_Page excerpt_.

--- START ---

Sunday, July 29, 2001

Olympic proposal difficult to score

City's reputation, flair can sway selection team

By Dan Klepal and James Pilcher
The Cincinnati Enquirer

        In the end, the less-than-obvious factors might help decide whether Cincinnati gets the 2012 Olympics.

        Are the summers too hot? Is the skyline photogenic enough? Does this Midwestern city have the mentality — and will — to play host to an international event that's the equivalent of 10 Super Bowls a day for 17 days?

        Members of the U.S. Olympic Committee, in town last week to gauge the city's potential, were complimentary but unwilling to say how Cincinnati stacks up against the competition. The committee will pick one of eight American cities next year to compete against international contenders for the Games.

        Cincinnati showed off its Olympic plans for transportation, sports venues, an Olympic Village and funding. Officials also answered questions about racial tensions and efforts to end discord.

        But other factors, too, are sure to play a part.

Plans for riverfront makeover include Olympic Stadium at left.

Where Olympic events would be held
A look at Cincinnati's competition
        A Midwest Olympiad would be a rare sight for the world to see.

        The last Olympics in this part of the country were in 1904, when St. Louis played host to the Games in conjunction with a World's Fair.

        Atlanta organizers landed the 1996 Games, in part, by stressing that the Olympics had never been held in the American South. And Sydney officials made it clear in their effort to win the 2000 Games that Australia hadn't played host to an Olympics in more than 40 years.

        Charlie Moore, chairman of the U.S. Olympic Committee site team that visited here, said Cincinnati's location does provide advantages. Cincinnati is within an eight-hour drive and a one-hour flight of about 60 percent of the U.S. population.

--- END ---

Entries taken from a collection
--- START ---

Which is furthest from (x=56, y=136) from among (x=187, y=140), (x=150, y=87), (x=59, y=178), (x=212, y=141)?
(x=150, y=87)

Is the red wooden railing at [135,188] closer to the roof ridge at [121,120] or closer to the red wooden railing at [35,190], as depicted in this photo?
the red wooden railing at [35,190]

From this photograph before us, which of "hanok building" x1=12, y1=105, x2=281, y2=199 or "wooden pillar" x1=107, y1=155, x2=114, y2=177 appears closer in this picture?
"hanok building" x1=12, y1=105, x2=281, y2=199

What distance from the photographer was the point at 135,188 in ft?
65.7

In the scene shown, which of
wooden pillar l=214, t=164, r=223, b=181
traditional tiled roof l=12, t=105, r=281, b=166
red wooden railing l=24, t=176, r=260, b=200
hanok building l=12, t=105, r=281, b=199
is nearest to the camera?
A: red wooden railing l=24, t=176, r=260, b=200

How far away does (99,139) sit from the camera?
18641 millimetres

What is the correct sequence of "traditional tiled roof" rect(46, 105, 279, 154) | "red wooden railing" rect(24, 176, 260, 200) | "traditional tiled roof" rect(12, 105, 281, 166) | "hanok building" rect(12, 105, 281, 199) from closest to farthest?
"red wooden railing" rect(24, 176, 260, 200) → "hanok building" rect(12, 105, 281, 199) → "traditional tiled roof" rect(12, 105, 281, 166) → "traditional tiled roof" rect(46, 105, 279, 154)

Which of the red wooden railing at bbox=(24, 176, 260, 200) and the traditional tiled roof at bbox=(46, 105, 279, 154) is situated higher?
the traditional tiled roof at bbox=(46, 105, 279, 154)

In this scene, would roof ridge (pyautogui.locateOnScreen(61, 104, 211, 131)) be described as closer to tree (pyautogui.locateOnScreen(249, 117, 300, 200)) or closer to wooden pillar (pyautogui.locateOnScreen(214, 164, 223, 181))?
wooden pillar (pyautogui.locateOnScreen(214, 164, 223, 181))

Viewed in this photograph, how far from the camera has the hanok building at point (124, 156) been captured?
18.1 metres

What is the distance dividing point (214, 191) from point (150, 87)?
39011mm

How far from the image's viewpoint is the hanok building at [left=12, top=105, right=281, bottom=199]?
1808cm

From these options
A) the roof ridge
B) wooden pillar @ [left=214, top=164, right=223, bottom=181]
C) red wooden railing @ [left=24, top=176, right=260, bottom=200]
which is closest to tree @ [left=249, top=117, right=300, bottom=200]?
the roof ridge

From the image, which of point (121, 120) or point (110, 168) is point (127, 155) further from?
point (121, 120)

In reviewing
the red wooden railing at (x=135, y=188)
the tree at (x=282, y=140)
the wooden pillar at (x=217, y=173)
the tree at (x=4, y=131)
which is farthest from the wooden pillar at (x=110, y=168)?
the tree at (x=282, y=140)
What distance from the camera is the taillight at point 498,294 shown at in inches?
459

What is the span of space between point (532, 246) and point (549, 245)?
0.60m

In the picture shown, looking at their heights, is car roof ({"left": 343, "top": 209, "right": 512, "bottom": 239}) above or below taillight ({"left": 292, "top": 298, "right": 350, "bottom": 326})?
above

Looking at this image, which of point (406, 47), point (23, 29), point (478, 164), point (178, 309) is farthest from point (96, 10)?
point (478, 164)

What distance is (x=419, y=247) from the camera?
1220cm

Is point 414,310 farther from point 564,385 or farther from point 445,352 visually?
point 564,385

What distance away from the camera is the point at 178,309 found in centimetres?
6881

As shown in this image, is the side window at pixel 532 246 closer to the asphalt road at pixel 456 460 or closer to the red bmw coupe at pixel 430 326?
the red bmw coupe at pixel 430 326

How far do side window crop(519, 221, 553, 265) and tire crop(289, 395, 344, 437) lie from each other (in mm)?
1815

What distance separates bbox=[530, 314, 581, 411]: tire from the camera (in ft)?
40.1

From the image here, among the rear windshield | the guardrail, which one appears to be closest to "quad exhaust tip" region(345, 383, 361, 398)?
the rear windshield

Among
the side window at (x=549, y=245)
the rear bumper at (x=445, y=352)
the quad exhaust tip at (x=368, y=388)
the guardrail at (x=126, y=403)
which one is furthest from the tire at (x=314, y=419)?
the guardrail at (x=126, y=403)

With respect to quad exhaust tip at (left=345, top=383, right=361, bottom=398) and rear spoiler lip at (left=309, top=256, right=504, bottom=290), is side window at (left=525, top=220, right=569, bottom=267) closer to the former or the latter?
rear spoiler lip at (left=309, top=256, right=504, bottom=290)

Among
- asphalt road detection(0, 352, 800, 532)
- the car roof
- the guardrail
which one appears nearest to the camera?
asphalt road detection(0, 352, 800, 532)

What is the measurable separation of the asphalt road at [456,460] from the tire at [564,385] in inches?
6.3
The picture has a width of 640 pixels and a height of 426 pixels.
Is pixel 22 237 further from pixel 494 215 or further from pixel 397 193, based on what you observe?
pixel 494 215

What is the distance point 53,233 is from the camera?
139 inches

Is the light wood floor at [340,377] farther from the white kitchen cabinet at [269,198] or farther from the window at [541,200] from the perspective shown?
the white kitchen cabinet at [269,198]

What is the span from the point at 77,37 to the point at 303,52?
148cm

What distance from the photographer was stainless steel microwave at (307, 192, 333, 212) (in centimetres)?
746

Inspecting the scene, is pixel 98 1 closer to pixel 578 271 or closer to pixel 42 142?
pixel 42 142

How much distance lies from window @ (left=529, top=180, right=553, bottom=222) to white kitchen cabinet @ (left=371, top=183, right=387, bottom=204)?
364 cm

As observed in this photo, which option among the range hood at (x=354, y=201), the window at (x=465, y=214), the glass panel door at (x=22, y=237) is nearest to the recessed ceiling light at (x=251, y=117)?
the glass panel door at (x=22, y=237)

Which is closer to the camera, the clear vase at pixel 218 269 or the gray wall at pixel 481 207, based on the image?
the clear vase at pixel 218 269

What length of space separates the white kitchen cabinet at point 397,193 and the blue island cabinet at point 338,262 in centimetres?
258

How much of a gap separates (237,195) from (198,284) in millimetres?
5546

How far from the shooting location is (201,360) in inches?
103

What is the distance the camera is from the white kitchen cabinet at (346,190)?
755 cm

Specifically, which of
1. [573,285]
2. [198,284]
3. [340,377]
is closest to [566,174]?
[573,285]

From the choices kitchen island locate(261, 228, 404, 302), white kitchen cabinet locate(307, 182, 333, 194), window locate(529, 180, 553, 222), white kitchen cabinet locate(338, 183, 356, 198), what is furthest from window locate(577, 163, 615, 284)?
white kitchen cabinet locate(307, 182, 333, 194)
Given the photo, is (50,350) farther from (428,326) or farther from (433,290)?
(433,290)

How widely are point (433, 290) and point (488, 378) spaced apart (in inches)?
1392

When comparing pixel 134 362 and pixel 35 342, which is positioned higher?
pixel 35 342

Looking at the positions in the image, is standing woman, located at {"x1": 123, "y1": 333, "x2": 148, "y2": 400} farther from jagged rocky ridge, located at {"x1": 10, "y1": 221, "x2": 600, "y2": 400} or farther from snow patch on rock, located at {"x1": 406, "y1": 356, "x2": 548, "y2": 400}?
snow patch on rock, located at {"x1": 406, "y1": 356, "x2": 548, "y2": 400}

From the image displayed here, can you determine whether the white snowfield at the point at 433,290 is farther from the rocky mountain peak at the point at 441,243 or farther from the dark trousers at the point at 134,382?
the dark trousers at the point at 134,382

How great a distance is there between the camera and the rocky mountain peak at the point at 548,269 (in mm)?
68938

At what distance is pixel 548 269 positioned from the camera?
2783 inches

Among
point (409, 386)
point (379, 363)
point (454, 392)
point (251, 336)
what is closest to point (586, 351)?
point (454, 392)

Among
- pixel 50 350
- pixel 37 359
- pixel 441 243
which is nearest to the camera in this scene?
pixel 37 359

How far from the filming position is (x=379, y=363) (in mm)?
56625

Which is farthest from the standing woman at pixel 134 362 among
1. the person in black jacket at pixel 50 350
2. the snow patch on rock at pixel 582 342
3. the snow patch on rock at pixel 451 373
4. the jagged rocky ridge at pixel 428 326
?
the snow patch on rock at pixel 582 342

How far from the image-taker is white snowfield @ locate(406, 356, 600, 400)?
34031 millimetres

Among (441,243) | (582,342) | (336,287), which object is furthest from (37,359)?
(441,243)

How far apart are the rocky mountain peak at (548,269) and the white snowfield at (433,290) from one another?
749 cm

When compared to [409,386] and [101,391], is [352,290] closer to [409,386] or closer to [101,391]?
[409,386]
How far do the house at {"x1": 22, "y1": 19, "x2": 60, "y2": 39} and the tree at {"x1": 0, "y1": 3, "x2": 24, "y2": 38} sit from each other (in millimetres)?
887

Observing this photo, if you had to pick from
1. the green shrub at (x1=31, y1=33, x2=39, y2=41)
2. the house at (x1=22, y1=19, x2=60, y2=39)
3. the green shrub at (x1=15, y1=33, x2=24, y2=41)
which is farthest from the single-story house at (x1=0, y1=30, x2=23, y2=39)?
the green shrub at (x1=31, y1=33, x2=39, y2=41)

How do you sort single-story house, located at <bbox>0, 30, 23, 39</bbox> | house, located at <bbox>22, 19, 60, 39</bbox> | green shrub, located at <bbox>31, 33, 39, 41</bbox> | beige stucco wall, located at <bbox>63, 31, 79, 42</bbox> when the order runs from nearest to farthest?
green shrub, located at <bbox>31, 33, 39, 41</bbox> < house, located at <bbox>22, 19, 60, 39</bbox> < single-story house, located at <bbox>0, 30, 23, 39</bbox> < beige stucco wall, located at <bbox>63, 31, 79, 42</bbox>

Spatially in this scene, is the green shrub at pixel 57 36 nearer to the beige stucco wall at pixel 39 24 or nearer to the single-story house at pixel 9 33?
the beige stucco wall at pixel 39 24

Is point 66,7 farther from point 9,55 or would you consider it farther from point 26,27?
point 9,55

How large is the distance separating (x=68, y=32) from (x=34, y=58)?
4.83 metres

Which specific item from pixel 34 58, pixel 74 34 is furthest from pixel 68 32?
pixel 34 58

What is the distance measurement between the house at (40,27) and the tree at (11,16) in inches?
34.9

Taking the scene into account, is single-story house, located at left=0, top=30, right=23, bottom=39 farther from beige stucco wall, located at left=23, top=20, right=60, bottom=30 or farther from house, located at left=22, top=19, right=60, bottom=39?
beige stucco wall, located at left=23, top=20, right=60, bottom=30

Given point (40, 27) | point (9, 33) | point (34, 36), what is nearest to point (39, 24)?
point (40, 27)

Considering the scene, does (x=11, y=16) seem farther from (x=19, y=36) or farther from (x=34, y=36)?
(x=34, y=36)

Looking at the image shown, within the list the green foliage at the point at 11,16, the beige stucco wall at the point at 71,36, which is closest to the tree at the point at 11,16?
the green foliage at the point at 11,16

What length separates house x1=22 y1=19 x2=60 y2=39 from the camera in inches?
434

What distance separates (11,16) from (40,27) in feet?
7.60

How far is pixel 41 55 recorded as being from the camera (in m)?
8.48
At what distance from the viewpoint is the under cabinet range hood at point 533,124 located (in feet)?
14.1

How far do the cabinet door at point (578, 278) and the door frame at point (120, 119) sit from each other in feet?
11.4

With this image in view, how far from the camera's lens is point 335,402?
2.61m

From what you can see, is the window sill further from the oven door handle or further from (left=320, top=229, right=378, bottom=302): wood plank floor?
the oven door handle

--- END ---

_Parts of the exercise_.
(a) Summarize the article on Cincinnati's Olympic bid in two sentences.
(b) Translate this sentence from the article on Cincinnati's Olympic bid into Spanish: "The last Olympics in this part of the country were in 1904, when St. Louis played host to the Games in conjunction with a World's Fair."
(c) Reproduce the article on Cincinnati's Olympic bid from "Where Olympic events" to "a World's Fair.".

_Answers for the exercise_.
(a) Members of the U.S. Olympic Committee visited Cincinnati to gauge its potential to host the 2012 Olympics, and the city showed its plans for transportation, sports venues, an Olympic Village and funding and answered questions about racial tensions. The committee will pick one of eight American cities next year, and less obvious factors may also weigh in, such as the city's location within an eight-hour drive of about 60 percent of the U.S. population.

(b) Los últimos Juegos Olímpicos en esta parte del país se celebraron en 1904, cuando San Luis fue sede de los Juegos junto con una Feria Mundial.

(c)
Where Olympic events would be held
A look at Cincinnati's competition
        A Midwest Olympiad would be a rare sight for the world to see.

        The last Olympics in this part of the country were in 1904, when St. Louis played host to the Games in conjunction with a World's Fair.